◆ EXTRACT PROVIDED ◆

They then cook the meat for a long time at a high temperature and say this ensures it is safe to eat.

There is a great deal of information on the internet about cooking and eating roadkill, however, as with other subjects on the internet, not all the information is necessarily reliable.

So before embarking upon a gastronomic roadkill adventure, be very sure you know what you're doing!

In a hot oiled large saucepan sizzle the meat on all sides, a few pieces at a time, to seal in the juices.

Once browned remove the chunks from the pan and set aside.

Throw in the onions and fry until tender.

Add bacon, mushrooms, celery and herbs.

Give a satisfying stir, and cook for a few minutes.

Add the venison and everything else.

Bring to the boil then let simmer gently for three hours.

It is always better the next day but I usually can’t wait that long. Serve with mashed potato and curly kale.

Roe Jahal firezi

This has got to be fusion cuisine in its most sublime form.

Anglo-Indian venison is so good I wonder why it hasn’t been done before (or if it has, we haven’t seen it). The meat, being very lean, laps up the spices creating a nutritious and warmly satisfying curry.

500g boned Roe deer venison, cubed or big chunks

1 teaspoon cumin seeds
1 teaspoon black mustard seeds
15 fenugreek seeds

200g green pepper sliced long and thin
300g onions
2 teaspoons Worcester sauce
vegetable oil

for the paste:
¾ teaspoon freshly ground black pepper
½ teaspoon chilli powder
2 teaspoons ground cumin
2 teaspoons ground coriander
1/4 teaspoon ground turmeric
1 tablespoon wine vinegar
3 tablespoon water

Make the paste in a cup and put aside.

◆ WRITTEN TASKS ◆
(1) Decide whether each statement below agrees with the venison recipe text, answering yes or no and quoting the words from the text that settle it. (a) The venison stew is left to simmer gently for three hours. (b) The meat is browned only after the onions have been fried. (c) The venison in the curry is described as lean.
(2) Write what comes next in the venison recipe text, picking up right after its last sentence.

◆ PROVIDED DATA ◆
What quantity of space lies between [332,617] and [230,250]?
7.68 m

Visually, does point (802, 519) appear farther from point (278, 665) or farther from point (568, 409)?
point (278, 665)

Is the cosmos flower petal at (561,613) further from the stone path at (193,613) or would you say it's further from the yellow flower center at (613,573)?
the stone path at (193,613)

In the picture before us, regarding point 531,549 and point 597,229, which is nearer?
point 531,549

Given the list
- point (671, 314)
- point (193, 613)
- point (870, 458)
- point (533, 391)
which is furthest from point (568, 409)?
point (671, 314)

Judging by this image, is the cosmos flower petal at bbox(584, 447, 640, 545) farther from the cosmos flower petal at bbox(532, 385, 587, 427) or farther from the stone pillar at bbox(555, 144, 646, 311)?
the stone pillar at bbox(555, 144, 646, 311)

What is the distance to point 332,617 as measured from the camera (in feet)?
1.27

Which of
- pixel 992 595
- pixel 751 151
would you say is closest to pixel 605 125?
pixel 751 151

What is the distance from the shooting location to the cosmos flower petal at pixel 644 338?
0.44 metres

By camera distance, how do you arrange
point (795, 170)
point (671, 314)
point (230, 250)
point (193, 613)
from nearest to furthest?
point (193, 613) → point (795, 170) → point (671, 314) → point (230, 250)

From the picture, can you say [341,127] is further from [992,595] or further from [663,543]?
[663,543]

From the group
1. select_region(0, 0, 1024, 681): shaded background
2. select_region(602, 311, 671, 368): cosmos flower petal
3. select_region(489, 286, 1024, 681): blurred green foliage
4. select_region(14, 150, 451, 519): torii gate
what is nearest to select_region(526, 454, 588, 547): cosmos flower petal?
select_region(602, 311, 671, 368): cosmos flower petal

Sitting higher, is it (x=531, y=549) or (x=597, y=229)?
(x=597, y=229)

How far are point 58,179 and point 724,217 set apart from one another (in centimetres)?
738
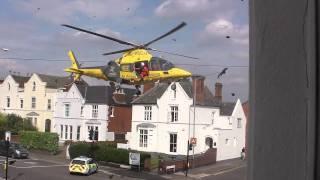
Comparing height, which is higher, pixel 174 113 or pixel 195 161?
pixel 174 113

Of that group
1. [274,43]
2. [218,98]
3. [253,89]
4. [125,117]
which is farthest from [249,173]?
[125,117]

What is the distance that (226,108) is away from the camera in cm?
6109

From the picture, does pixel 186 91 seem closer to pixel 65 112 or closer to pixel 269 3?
pixel 65 112

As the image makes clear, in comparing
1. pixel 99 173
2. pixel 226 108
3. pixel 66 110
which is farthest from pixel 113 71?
pixel 66 110

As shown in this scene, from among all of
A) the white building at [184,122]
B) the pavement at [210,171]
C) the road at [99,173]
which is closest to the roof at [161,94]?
the white building at [184,122]

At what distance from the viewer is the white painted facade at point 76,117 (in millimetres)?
65438

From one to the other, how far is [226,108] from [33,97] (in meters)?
31.3

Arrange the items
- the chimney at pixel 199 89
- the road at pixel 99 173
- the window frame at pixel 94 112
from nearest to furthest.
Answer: the road at pixel 99 173 < the chimney at pixel 199 89 < the window frame at pixel 94 112

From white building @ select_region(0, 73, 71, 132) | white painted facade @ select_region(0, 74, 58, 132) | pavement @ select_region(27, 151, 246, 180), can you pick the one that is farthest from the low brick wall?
white painted facade @ select_region(0, 74, 58, 132)

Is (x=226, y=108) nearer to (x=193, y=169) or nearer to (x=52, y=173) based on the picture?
(x=193, y=169)

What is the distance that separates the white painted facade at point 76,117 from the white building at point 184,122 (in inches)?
242

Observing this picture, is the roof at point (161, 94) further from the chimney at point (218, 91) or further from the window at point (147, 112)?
the chimney at point (218, 91)

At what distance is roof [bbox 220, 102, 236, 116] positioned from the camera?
2340 inches

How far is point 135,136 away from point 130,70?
3161cm
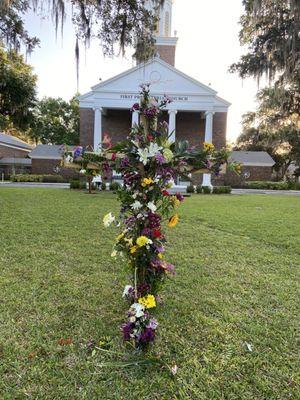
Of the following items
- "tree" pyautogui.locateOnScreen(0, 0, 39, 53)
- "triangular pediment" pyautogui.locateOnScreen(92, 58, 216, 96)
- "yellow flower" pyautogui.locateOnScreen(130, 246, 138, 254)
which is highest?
"triangular pediment" pyautogui.locateOnScreen(92, 58, 216, 96)

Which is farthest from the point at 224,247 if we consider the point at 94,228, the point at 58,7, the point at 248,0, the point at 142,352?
the point at 248,0

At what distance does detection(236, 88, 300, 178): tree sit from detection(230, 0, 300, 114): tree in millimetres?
8521

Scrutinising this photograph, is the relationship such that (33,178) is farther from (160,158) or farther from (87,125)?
(160,158)

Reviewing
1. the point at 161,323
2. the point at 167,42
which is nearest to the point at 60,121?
the point at 167,42

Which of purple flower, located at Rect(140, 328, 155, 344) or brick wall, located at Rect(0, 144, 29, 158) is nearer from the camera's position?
purple flower, located at Rect(140, 328, 155, 344)

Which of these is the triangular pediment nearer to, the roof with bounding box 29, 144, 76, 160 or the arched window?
the arched window

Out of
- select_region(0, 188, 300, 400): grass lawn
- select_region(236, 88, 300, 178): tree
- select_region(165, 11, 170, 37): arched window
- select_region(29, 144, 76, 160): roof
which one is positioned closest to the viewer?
select_region(0, 188, 300, 400): grass lawn

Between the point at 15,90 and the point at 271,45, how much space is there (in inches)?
380

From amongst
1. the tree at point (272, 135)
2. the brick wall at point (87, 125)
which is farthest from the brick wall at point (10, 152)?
the tree at point (272, 135)

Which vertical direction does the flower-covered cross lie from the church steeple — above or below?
below

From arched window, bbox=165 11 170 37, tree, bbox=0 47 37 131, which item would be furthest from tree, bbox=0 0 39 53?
arched window, bbox=165 11 170 37

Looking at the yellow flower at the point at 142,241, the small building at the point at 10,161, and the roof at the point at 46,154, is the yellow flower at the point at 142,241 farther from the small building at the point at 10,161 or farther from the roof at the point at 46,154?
the small building at the point at 10,161

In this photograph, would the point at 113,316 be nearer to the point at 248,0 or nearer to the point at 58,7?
the point at 58,7

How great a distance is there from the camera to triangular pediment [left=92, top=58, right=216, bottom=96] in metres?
23.3
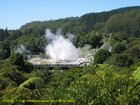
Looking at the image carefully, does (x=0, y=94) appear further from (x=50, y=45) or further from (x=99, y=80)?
(x=50, y=45)

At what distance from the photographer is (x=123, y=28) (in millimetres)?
171750

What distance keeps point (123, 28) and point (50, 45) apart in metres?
40.6

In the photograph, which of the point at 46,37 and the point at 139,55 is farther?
the point at 46,37

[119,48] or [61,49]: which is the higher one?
[119,48]

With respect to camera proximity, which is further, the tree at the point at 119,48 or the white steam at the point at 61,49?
the white steam at the point at 61,49

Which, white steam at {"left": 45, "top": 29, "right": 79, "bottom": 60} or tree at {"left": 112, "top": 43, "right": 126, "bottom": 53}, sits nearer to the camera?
tree at {"left": 112, "top": 43, "right": 126, "bottom": 53}

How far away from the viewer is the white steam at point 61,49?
135 metres

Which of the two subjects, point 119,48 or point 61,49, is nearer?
point 119,48

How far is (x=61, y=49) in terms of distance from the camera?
477ft

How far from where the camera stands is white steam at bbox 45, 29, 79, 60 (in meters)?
135

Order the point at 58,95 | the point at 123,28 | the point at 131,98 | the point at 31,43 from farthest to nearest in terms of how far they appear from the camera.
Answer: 1. the point at 123,28
2. the point at 31,43
3. the point at 58,95
4. the point at 131,98

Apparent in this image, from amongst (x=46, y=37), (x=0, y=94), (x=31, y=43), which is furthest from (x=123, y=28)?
(x=0, y=94)

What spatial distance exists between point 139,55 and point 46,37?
68.4m

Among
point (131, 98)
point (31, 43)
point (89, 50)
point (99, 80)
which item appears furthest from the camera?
point (31, 43)
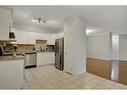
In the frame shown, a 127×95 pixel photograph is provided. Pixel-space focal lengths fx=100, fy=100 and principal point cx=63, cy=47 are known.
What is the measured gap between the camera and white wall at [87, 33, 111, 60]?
28.2 ft

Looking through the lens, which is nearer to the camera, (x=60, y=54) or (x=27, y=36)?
(x=60, y=54)

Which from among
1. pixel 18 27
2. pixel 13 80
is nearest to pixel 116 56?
pixel 18 27

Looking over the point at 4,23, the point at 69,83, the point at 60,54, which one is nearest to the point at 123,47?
the point at 60,54

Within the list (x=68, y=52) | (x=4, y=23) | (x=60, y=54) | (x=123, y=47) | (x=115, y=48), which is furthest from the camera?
(x=115, y=48)

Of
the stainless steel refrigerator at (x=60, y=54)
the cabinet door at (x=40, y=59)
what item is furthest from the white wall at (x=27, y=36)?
the stainless steel refrigerator at (x=60, y=54)

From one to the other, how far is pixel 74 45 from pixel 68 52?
481 mm

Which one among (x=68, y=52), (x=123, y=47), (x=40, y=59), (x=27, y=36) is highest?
(x=27, y=36)

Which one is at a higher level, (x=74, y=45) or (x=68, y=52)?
(x=74, y=45)

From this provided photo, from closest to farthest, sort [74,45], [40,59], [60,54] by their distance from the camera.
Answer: [74,45]
[60,54]
[40,59]

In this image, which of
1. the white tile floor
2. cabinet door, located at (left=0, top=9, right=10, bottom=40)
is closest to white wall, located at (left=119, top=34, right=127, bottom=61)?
the white tile floor

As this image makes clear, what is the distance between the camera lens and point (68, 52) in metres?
4.50

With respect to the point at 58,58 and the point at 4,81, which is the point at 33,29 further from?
the point at 4,81

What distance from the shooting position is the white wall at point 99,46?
861cm

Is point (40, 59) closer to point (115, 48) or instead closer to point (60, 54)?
point (60, 54)
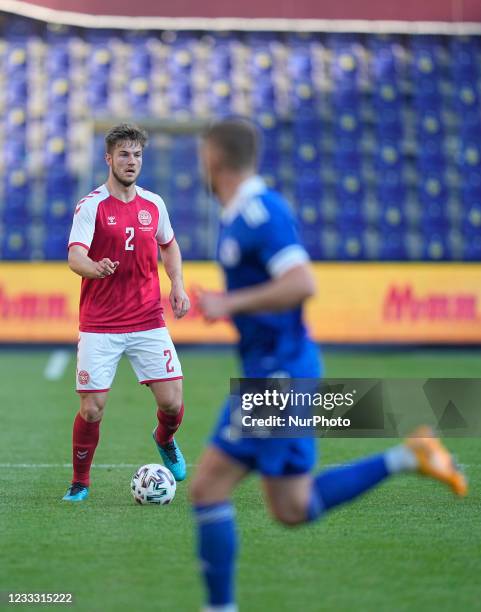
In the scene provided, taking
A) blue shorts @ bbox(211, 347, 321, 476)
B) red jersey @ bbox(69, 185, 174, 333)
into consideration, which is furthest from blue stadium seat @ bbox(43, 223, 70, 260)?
blue shorts @ bbox(211, 347, 321, 476)

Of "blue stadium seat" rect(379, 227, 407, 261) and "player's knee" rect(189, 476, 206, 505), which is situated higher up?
"blue stadium seat" rect(379, 227, 407, 261)

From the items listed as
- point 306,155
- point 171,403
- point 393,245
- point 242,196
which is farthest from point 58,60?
point 242,196

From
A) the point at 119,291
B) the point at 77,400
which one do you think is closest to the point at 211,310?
the point at 119,291

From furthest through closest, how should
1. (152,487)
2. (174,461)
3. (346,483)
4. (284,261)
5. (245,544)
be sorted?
(174,461) → (152,487) → (245,544) → (346,483) → (284,261)

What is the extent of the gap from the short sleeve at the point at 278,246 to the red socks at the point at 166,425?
305cm

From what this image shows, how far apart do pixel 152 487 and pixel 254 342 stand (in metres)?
2.52

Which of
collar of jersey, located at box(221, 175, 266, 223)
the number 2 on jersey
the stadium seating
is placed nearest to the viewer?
collar of jersey, located at box(221, 175, 266, 223)

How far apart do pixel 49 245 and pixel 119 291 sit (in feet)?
44.5

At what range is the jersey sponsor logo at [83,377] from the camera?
6.62 meters

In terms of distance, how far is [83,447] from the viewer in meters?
6.67

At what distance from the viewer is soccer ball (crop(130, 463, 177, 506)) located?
6469mm

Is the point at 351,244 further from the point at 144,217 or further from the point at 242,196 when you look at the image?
the point at 242,196

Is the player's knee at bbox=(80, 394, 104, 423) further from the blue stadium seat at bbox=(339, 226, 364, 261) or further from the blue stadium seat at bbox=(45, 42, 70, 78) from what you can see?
the blue stadium seat at bbox=(45, 42, 70, 78)

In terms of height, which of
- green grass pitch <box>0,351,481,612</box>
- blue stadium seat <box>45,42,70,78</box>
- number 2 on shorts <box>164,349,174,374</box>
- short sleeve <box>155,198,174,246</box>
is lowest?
green grass pitch <box>0,351,481,612</box>
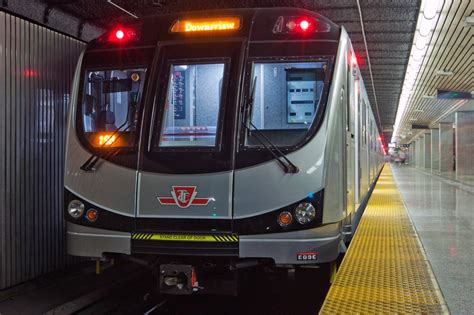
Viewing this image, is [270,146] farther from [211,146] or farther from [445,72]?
[445,72]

◆ ANSWERS TO THE TASKS ◆
(1)
(a) Yes: "Bring to the boil then let simmer gently for three hours."
(b) No: "Once browned remove the chunks from the pan and set aside." comes before "Throw in the onions and fry until tender."
(c) Yes: "The meat, being very lean, laps up the spices creating a nutritious and warmly satisfying curry."

(2)
Brown the meat in some vegetable oil on medium-high heat.

Remove from the pan and add more oil to the pan if needed.

When the pan is hot add all the seeds, within seconds they crackle and pop, smother them with the green pepper and the onions and fry until golden brown.

Add the meat and paste and stir.

Splash on the Worcester sauce and simmer for 2 hours adding water as needed.

Date slice

Dates are great to help the transition away from sugar, and this date slice is certainly sweet.

300g wholemeal flour
150g jumbo oats
200g butter
500g stoned dates

Steam the dates for 5-10 minutes until soft.

Meanwhile, rub the butter into the flour, add oats and continue rubbing until the oats combine.

Gently mix in three table spoons of water.

Divide the crumble mixture into two.

Press one half into a buttered tin 15 by 25 cm (it will be about ¼ inch thick).

Spread the now gooey dates evenly over the oaty base.

Spread the remaining oat crumble on top and press down firmly with a spoon to bind it together.

Bake for 25 minutes at 180 degrees C. Allow to cool and cut into slices.